As a vehicle is driven along a road, if the vehicle hits an anomaly (e.g., a speed bump or a pot hole), the vehicle may be damaged by the interaction with the anomaly. The damage caused to the vehicle may require the vehicle to be serviced by a vehicle technician to repair the damage. However, diagnosing the damage to the vehicle may be difficult, which may increase the time and/or cost of repairing the vehicle. As such, more efficient ways of diagnosing vehicle damage may be desirable.
One way to diagnose damage to a vehicle caused by interaction with an anomaly is to listen to a sound that occurs when the vehicle interacts with the anomaly and shortly thereafter. In particular, a vehicle technician may be able to identify the damage that occurred to the vehicle based on the sound caused by the vehicle interacting with the anomaly. However, this is typically not possible because the sound that occurs when a vehicle hits an anomaly cannot typically be reproduced later for a vehicle technician to listen to. Accordingly, an improved method of road sound detection may be desirable.
In an embodiment, a vehicle system of a vehicle may include a controller. The controller may be programmed to receive sensor data from one or more vehicle sensors as the vehicle drives along a road, and determine whether the vehicle is approaching a road anomaly based on the sensor data. Upon determination that the vehicle is approaching the road anomaly, the controller may begin recording audio and continue recording audio until after the vehicle interacts with the road anomaly.
In another embodiment, a vehicle system may include a controller. The controller may be programmed to continually record audio, store a predetermined amount of the most recently recorded audio in a buffer, receive sensor data from one or more vehicle sensors, and determine whether the vehicle has interacted with an anomaly based on the sensor data. Upon determination that the vehicle has interacted with an anomaly, the controller may extract a portion of the audio from the buffer.

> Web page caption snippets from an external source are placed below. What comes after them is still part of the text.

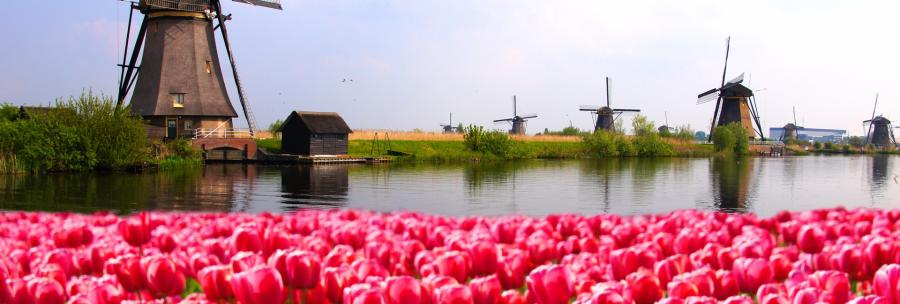 VAT Netherlands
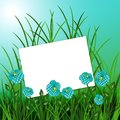 Sheet with flowers on blue nature background Stock Photo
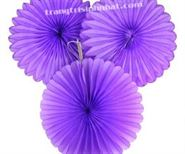 Hoa Rẻ Quạt màu tím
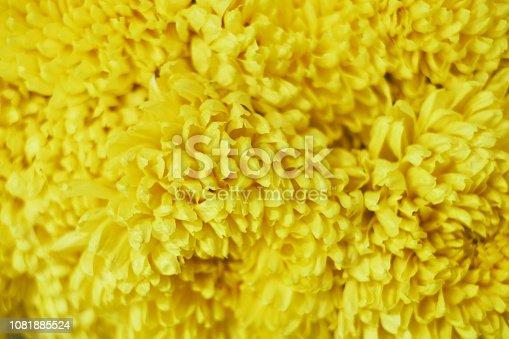 Seamless texture of yellow rose petals.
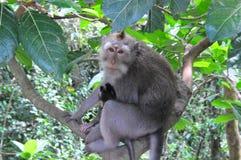 Ein weiblicher langschwänziger Makaken oder Krabbe, die Makaken, Macaca fascicularis, ihr Baby halten isst Lizenzfreie Stockbilder
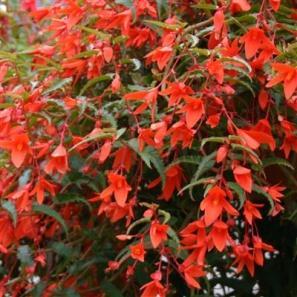 Image result for begonia summerwings orange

In another embodiment, a method may include receiving sensor data from one or more vehicle sensors of a vehicle as the vehicle drives along a road, and determining whether the vehicle is approaching a road anomaly based on the sensor data. Upon determination that the vehicle is approaching the road anomaly, the method may include beginning to record audio and continuing to record audio until after the vehicle interacts with the road anomaly.
The embodiments set forth in the drawings are illustrative and exemplary in nature and not intended to limit the disclosure. The following detailed description of the illustrative embodiments can be understood when read in conjunction with the following drawings, where like structure is indicated with like reference numerals and in which:
The embodiments disclosed herein include a method and system for road sound detection. As a vehicle drives along a road, a vehicle system may detect when the vehicle is approaching a road anomaly. When the vehicle system detects that the vehicle is about to interact with a road anomaly, the vehicle may begin recording audio so as to record audio of the vehicle interacting with the anomaly. The recorded audio may be stored by the vehicle system. If the interaction with the anomaly causes any damage to the vehicle, the recorded audio of the interaction between the vehicle and the anomaly can later be played back for a vehicle technician in order to assist the technician in diagnosing the damage caused to the vehicle.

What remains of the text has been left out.